そのため、「米国は北朝鮮を核保有国と認めず、あらゆる軍事的行動を取る準備ができていることを(北朝鮮に)明確に伝えなければならない」と太氏は強調した。さらに、米国の軍事的行動にともなう北の「自動的報復攻撃」の危険性も警告し、「軍事的選択肢を決める前に非軍事的選択肢をすべて試みたか再考しなければならない」と主張した。「最大の圧力」と共に「最大の関与」も共に駆使し、北朝鮮の核開発の完成だけは必ず阻止しなければならないという切迫した忠告だ。

太氏が久しぶりに姿を現したことも喜ばしいことだ。太氏は昨年7月の亡命以来、国会の出席や記者懇談会など活発に対外活動をしたが、文在寅(ムン・ジェイン)政権発足後、公開の席上からしばらく姿が見えなかった。

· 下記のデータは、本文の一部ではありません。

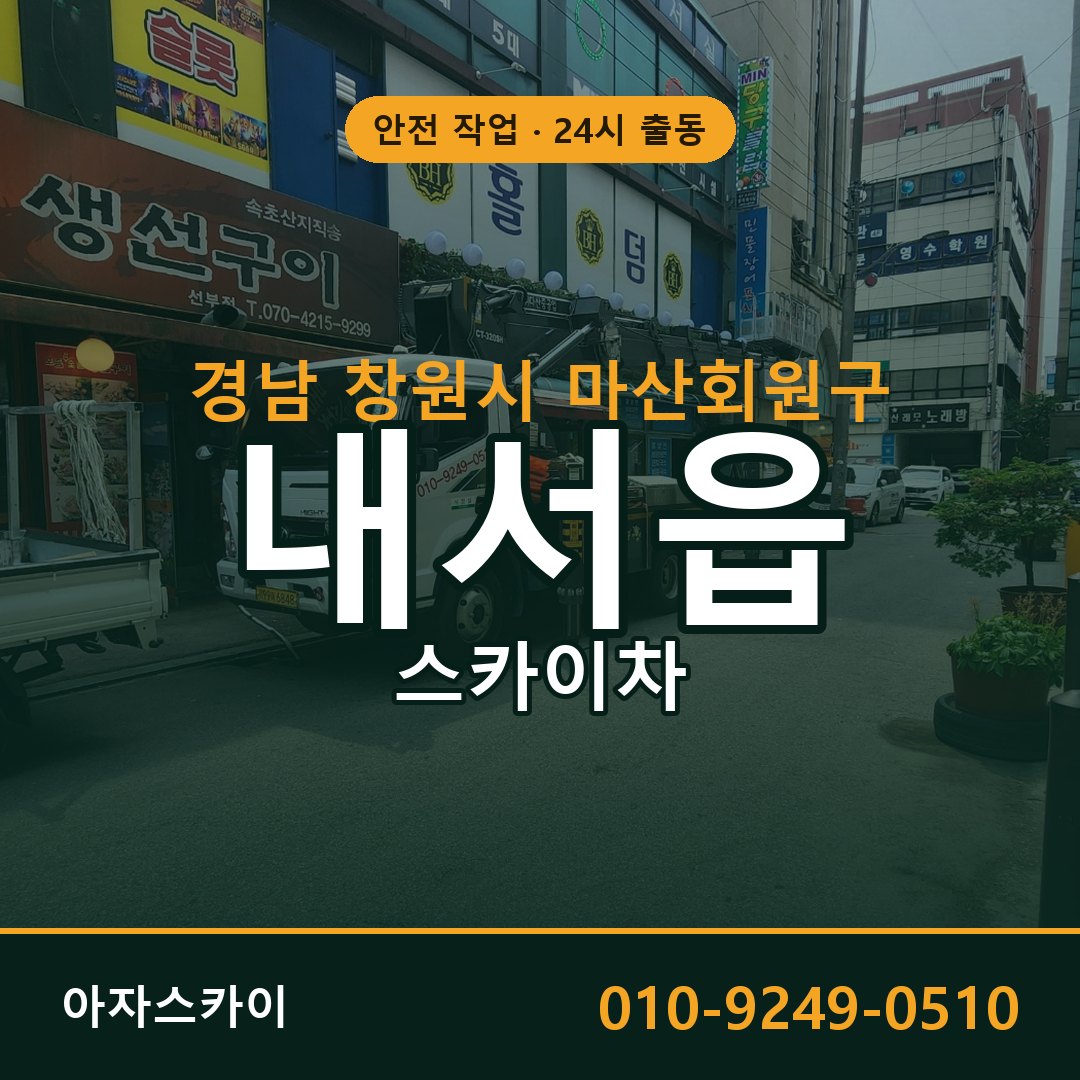 내서읍 스카이차, 경남 창원시 마산회원구 어디든 아자스카이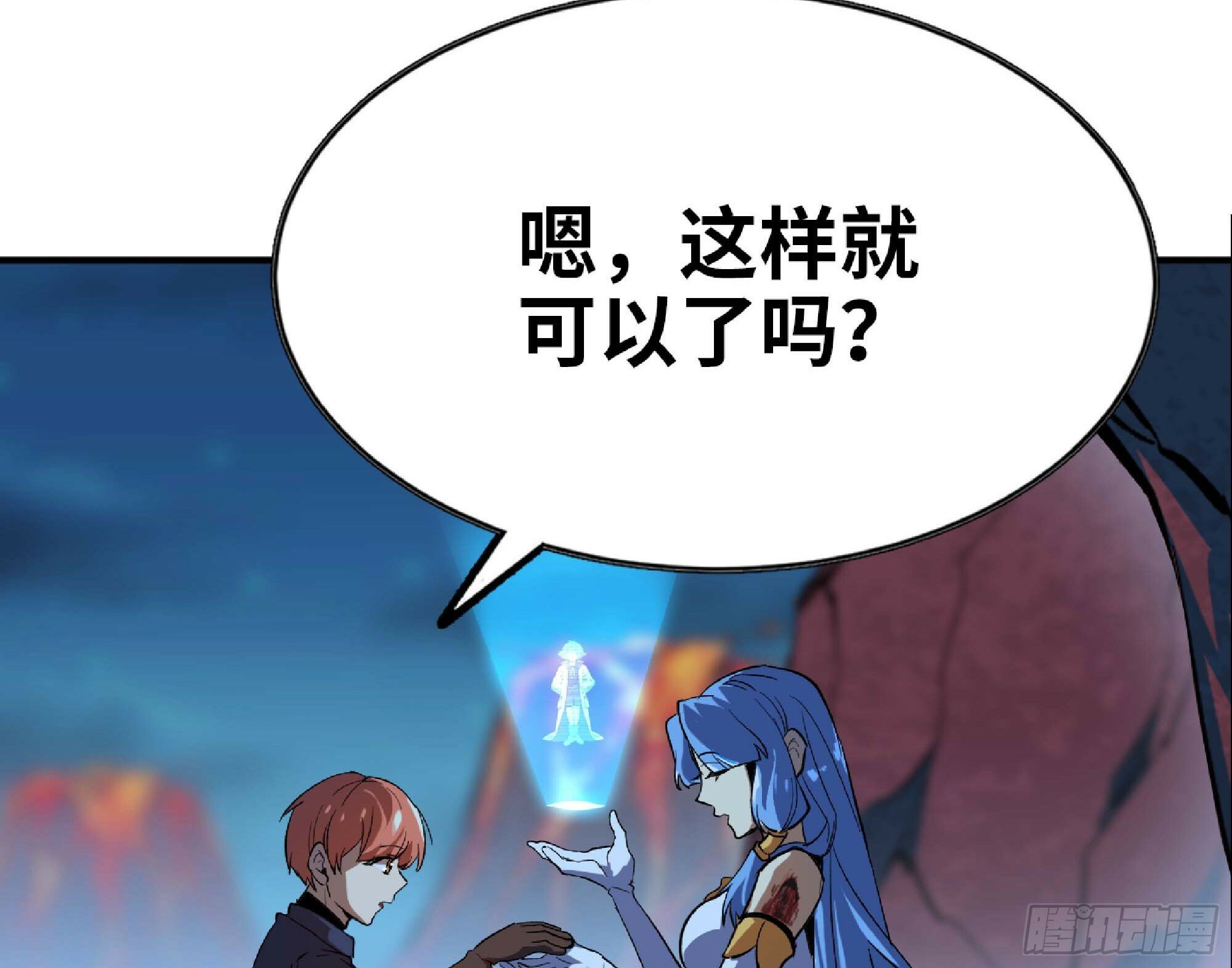105 加入小队22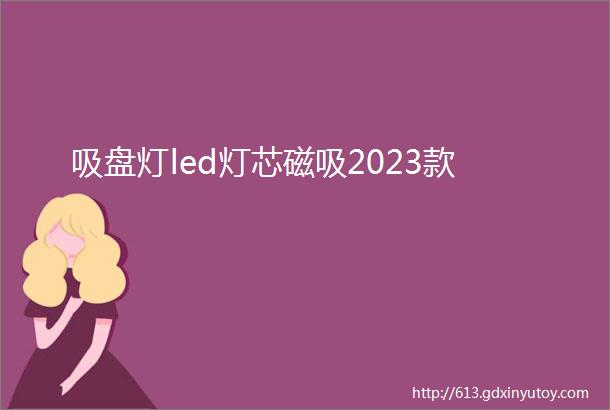 吸盘灯led灯芯磁吸2023款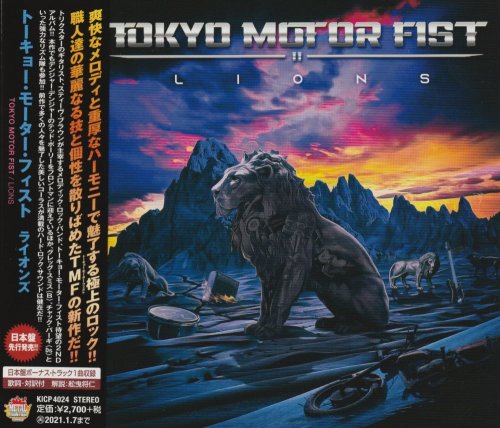 Tokyo Motor Fist - Lions [Japanese Edition] (2020)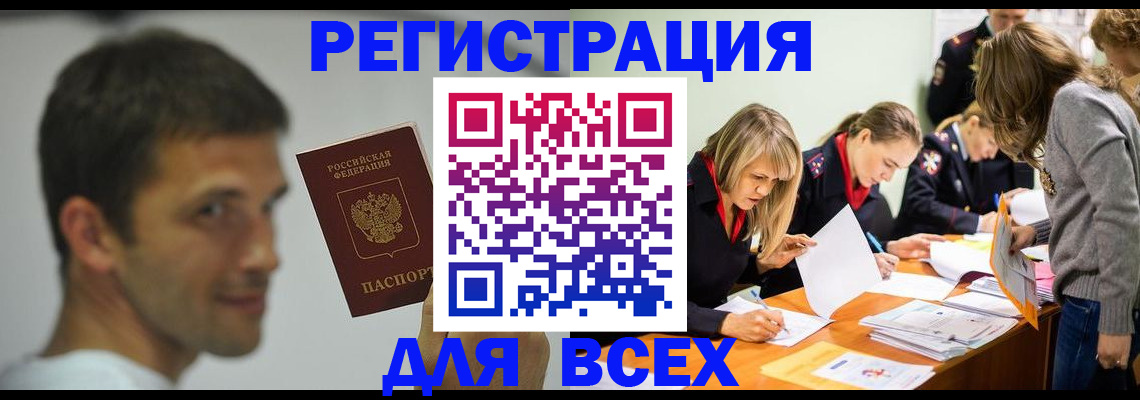 временная регистрация в квартире в Усть-Куте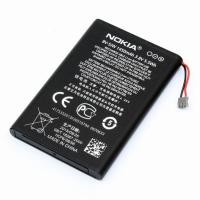ราคา แบตเตอรี่มือถือ Nokia BV-5JW (3934819278)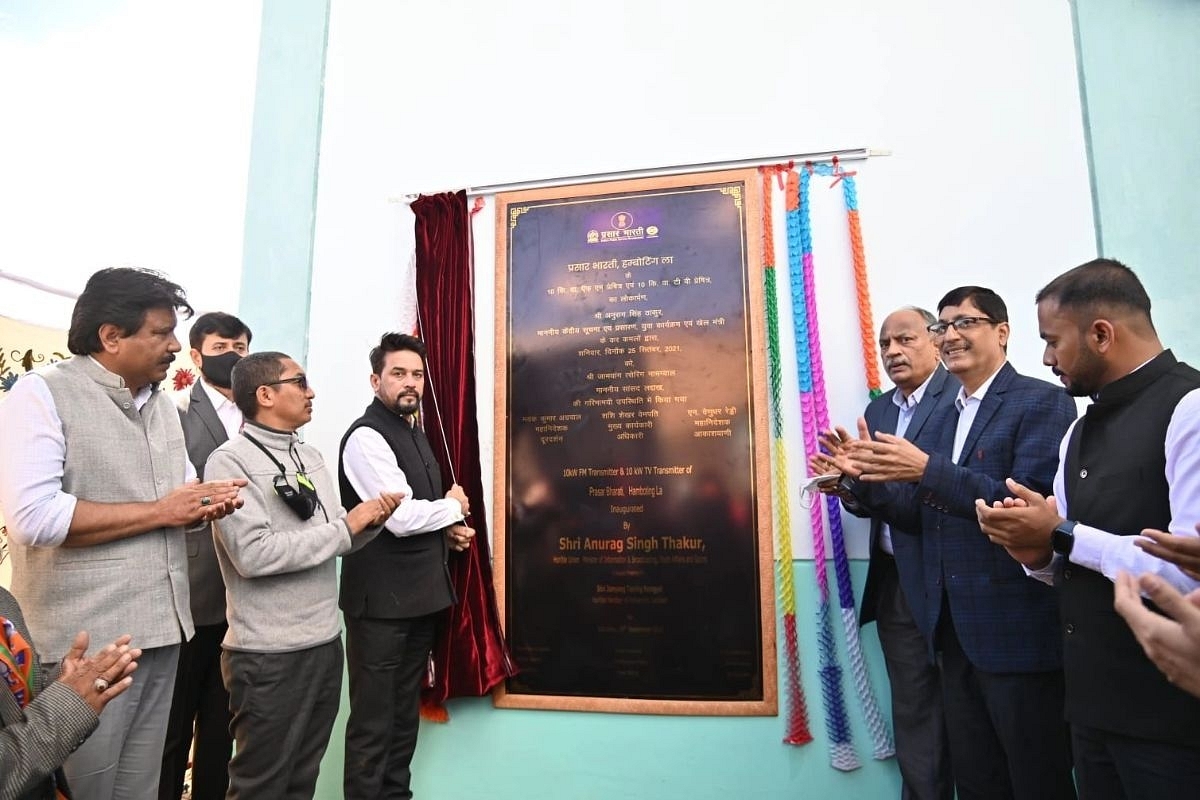Union Minister Thakur launched the high-powered DD And AIR transmitters Hamboting La in Ladakh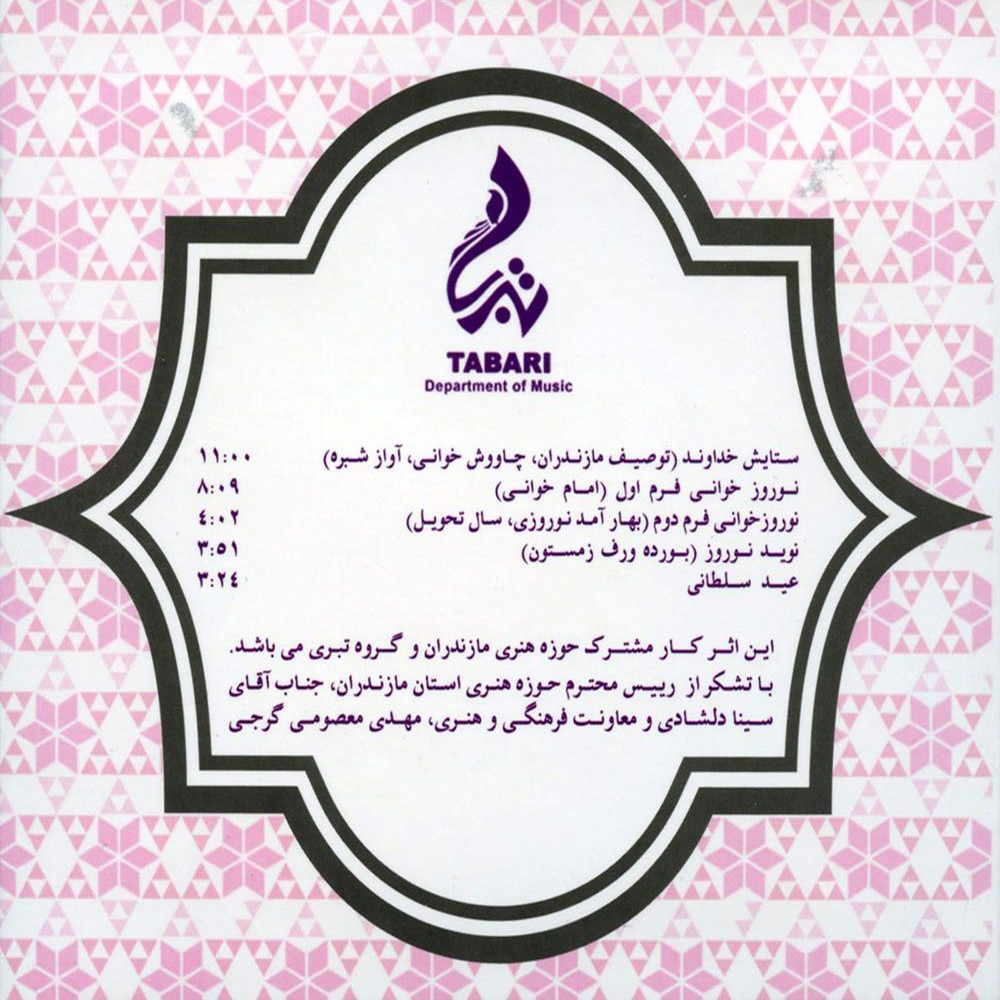 آلبوم موسیقی سال مج اثر سید عباد محمدی و محمد رضا اسحاقی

自ら望もうが望むまいが対外活動を自制した太氏が米議会での証言を通じて公開活動を再開したのだ。金大中(キム・デジュン)・盧武鉉(ノ・ムヒョン)政府で事実上、「自宅軟禁」状態にあった故黄長燁(ファン・ジャンヨプ)元労働党書記とは違って、太氏は今後より積極的な活動で発言することを期待する。そうしてこそ金正恩政権の実体を明確に知り、警戒心を持つことができる。

結局、金氏の野心をくじくには、北朝鮮住民の覚醒による内部変化を追求しなければならないと太氏は言う。すでに市場経済の拡散と韓国の映画・ドラマの流入などで変化が起きており、2010年の「アラブの春」のような反乱が起きる可能性もあるという。金正恩政権を揺さぶる住民の蜂起が直ちに起きるとは見られない。しかし、金正恩独裁集団と北朝鮮の同胞を分けて考え、忍耐強く北朝鮮内部に情報を流入する努力を続けるなら、その変化はある瞬間、突然訪れるかも知れない。